Vidéosurveillance
Aujourd'hui, c'est dimanche. Et, comme il se doit au septième jour d'une longue semaine, je me repose.
Je ne vous offrirai donc que ce petit tableau, composé par un antiquaire malicieux ou naïf, et qui vous montrera ce dont vous vous doutiez déjà : que les anges eux-mêmes, parfois, ont envie de cueillir le fruit défendu.
Il est vrai que ce putto rebondi semble appartenir à l'espèce tendre et fragile des cupidons plutôt qu'au peuple grave des anges du paradis... Et puis il est si maladroit, je crois qu'il se brûlera aux lampes avant d'avoir attrapé la grappe.
Mais attention ! Qu'il soit fils de Vénus ou gardien de l'Eden, qu'il aboutisse ou qu'il échoue, son coupable désir ne restera pas inconnu, et la voiture qui passe ne le cachera pas : tout est filmé, enregistré. Vidéo surveillance.

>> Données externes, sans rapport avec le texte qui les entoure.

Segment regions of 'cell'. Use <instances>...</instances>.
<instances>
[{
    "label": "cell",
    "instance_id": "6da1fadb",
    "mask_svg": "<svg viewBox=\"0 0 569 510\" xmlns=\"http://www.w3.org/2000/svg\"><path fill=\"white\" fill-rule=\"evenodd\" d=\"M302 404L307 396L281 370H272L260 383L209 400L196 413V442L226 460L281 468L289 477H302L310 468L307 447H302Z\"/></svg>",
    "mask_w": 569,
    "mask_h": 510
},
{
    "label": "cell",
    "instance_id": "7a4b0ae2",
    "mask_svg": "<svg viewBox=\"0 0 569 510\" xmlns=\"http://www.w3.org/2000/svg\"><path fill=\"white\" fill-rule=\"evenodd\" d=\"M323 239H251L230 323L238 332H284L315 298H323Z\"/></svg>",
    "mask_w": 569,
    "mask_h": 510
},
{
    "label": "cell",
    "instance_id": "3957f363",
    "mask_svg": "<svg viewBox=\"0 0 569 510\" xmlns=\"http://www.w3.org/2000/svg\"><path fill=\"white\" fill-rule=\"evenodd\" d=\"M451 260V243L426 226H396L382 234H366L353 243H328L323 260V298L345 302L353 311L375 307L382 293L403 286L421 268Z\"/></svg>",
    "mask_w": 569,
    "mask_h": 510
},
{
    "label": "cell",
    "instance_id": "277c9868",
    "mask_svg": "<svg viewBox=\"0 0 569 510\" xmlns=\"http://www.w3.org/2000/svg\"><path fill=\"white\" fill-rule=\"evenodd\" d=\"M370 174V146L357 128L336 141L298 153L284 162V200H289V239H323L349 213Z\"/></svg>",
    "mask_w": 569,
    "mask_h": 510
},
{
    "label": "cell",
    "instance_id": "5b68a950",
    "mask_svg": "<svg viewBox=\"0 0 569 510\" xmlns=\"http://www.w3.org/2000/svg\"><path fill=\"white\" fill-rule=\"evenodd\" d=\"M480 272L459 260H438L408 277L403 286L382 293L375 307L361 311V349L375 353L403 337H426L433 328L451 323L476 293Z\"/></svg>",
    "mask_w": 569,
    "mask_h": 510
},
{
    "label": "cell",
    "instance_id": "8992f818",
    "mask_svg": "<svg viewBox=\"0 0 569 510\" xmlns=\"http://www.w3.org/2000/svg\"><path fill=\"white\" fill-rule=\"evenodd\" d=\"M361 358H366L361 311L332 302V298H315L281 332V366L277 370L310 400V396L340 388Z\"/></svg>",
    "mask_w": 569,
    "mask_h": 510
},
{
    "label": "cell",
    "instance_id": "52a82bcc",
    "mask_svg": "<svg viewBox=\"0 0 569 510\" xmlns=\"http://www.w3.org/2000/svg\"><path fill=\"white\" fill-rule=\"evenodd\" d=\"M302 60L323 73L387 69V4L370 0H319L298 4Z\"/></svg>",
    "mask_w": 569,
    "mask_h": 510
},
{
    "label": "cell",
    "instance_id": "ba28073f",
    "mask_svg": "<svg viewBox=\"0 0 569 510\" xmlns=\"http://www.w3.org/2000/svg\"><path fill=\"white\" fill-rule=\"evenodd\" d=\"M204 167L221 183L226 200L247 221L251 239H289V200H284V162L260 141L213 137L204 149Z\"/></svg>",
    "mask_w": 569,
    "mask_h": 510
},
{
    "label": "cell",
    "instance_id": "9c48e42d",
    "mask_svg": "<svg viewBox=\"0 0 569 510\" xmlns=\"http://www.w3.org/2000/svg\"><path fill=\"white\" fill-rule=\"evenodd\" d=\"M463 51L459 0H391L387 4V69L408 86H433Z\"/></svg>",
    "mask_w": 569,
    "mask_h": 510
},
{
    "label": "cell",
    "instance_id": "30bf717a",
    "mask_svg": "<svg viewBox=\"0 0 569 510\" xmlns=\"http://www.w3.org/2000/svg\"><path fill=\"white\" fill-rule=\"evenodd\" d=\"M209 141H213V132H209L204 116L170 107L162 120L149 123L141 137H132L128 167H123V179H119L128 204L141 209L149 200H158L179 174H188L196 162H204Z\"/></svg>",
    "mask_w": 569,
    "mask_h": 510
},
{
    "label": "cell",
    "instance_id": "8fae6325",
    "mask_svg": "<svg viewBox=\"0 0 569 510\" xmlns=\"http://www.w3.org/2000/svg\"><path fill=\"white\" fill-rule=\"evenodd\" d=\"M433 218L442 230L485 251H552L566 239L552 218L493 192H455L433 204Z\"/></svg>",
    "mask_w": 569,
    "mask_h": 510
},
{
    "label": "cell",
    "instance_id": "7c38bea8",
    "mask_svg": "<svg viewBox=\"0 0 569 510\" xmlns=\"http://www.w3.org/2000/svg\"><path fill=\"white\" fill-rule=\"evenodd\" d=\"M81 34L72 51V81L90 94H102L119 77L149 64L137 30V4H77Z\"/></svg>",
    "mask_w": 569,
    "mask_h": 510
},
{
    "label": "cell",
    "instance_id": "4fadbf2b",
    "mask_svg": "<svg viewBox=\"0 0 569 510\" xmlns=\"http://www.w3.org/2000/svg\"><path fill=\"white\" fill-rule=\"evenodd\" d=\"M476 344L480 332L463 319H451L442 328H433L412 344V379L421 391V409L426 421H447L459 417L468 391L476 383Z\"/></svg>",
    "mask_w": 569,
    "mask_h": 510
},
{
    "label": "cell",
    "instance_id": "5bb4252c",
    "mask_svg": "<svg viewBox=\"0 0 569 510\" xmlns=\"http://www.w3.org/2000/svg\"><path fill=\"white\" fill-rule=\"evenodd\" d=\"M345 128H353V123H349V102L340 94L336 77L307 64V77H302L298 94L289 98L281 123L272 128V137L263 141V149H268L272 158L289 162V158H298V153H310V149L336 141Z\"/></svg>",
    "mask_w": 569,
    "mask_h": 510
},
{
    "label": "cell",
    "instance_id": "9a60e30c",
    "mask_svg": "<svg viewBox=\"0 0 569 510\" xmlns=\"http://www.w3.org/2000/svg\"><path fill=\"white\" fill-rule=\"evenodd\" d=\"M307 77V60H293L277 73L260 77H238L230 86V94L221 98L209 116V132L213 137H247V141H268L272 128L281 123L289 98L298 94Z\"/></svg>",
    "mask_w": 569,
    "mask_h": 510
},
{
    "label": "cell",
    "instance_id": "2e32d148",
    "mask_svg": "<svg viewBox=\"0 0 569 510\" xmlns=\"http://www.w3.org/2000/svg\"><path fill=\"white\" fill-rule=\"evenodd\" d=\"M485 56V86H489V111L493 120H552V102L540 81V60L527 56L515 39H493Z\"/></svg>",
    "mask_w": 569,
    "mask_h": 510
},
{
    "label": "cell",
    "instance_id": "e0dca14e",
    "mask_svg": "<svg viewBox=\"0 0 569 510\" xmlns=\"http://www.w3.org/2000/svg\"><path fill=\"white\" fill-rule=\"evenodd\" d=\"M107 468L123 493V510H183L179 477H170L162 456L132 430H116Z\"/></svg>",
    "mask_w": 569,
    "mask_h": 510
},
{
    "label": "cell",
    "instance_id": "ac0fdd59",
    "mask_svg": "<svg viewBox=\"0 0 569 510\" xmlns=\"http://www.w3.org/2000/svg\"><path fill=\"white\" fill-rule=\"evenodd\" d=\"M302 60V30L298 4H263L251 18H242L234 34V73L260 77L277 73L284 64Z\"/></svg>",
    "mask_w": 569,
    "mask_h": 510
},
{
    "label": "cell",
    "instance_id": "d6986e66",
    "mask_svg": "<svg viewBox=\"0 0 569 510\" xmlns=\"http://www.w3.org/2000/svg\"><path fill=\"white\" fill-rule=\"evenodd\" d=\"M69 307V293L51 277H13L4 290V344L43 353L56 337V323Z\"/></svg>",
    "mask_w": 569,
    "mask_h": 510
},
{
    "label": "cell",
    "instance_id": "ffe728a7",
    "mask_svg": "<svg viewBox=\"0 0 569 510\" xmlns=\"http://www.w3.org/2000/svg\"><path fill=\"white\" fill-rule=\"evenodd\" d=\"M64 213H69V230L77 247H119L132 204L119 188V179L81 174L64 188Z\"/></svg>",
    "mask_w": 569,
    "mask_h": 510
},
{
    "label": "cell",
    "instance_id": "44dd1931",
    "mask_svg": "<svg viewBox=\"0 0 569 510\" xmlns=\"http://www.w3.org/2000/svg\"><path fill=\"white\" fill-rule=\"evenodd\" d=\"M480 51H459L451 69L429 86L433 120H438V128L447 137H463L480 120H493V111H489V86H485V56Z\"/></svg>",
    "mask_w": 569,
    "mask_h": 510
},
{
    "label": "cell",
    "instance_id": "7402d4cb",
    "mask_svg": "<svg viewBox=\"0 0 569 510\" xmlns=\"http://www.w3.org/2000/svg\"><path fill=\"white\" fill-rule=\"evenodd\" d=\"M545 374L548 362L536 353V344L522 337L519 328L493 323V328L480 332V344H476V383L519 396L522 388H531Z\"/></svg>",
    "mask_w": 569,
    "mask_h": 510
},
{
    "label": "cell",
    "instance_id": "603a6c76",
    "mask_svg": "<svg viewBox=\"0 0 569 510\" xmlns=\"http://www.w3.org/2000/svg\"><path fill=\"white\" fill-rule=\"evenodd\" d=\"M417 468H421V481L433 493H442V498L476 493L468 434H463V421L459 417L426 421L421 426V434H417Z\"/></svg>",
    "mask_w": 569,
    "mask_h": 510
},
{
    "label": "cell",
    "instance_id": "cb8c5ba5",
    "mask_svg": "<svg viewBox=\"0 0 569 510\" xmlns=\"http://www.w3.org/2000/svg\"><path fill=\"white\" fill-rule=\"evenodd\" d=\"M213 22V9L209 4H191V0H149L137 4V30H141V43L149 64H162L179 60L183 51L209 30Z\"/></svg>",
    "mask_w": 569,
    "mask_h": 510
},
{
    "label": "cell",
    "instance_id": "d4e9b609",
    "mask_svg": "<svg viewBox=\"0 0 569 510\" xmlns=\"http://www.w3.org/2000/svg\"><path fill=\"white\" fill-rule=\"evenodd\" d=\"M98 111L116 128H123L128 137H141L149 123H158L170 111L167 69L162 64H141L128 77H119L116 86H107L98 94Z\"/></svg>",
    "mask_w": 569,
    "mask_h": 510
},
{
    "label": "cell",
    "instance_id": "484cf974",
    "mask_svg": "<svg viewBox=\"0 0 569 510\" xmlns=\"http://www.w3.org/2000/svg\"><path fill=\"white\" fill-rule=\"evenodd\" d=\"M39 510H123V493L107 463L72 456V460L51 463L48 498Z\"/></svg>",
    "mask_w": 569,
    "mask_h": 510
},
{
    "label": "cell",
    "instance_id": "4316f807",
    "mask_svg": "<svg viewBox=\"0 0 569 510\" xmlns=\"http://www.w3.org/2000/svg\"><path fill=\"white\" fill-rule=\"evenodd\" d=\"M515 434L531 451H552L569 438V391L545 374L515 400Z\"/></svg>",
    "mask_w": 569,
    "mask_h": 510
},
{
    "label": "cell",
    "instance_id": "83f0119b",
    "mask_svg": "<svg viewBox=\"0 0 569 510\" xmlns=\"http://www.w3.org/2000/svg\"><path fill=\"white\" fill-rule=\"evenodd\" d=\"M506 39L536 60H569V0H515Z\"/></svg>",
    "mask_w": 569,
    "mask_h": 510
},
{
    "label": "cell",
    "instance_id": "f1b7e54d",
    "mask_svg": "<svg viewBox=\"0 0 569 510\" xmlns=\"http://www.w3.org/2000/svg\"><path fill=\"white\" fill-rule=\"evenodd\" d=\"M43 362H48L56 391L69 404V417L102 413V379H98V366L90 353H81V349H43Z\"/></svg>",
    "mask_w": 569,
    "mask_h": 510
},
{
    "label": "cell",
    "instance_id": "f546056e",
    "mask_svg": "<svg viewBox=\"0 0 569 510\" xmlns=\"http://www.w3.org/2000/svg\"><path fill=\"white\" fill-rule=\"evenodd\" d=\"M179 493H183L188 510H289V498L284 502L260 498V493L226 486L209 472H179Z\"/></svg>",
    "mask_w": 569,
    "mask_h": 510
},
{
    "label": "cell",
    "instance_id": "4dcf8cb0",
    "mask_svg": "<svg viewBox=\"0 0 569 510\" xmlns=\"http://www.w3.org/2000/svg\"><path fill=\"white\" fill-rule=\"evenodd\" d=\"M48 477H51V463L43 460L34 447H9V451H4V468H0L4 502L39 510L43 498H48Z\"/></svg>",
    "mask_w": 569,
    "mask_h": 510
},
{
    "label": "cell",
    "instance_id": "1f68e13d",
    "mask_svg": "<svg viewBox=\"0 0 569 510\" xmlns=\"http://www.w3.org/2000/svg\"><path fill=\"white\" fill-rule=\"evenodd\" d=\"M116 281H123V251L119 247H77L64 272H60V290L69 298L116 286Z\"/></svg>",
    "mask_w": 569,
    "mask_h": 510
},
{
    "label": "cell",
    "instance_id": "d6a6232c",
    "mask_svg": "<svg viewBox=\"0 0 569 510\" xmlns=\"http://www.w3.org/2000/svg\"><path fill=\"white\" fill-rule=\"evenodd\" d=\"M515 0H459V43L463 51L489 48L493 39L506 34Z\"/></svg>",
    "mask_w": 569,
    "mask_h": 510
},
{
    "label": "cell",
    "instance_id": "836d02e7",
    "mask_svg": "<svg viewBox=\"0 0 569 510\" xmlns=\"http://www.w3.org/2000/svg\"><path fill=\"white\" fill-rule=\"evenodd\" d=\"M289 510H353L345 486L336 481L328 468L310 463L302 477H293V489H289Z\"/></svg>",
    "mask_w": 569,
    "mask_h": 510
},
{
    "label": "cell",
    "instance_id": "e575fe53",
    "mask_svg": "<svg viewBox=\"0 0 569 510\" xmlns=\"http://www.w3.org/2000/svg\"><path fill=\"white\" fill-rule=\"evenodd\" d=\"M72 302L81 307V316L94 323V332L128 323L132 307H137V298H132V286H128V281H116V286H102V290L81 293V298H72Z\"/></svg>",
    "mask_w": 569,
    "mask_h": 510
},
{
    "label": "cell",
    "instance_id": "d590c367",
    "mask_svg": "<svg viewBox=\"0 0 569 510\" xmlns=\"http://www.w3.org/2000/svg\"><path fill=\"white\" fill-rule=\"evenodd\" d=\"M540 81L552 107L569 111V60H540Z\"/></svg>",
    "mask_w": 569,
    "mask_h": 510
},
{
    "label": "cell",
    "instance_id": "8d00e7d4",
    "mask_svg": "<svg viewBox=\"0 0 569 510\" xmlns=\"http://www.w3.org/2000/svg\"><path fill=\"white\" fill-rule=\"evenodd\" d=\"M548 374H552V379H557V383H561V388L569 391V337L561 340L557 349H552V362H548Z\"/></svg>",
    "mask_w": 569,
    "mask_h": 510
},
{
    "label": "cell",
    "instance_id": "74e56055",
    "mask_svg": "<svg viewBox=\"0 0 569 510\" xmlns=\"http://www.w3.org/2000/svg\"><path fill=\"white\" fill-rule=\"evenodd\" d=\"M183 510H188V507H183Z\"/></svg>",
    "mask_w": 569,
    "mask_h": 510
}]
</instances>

Restent ces questions qui me troublent : que fait-on du film, là-bas derrière, au fond de la boutique obscure ? Est-ce le débonnaire antiquaire qui le visionne en souriant comme un dieu bienveillant ? Est-ce un sévère archiviste qui scrute, et note, et range ensuite ses fiches dans de profonds casiers, sans rien omettre, pour le procès, plus tard ? ou bien la caméra continue-t-elle à tourner, sans spectateur, absurdement, enregistrant toujours, et effaçant à mesure qu'elle avance tout ce qu'elle avait emmagasiné, dans un recommencement éternel et vide ? A moins bien sûr qu'il n'y ait tout simplement pas de caméra, rien, le néant, et un bout de papier doré collé sur la vitrine pour nous impressionner...
Mais aujourd'hui, c'est dimanche, je me repose, et vous laisse répondre.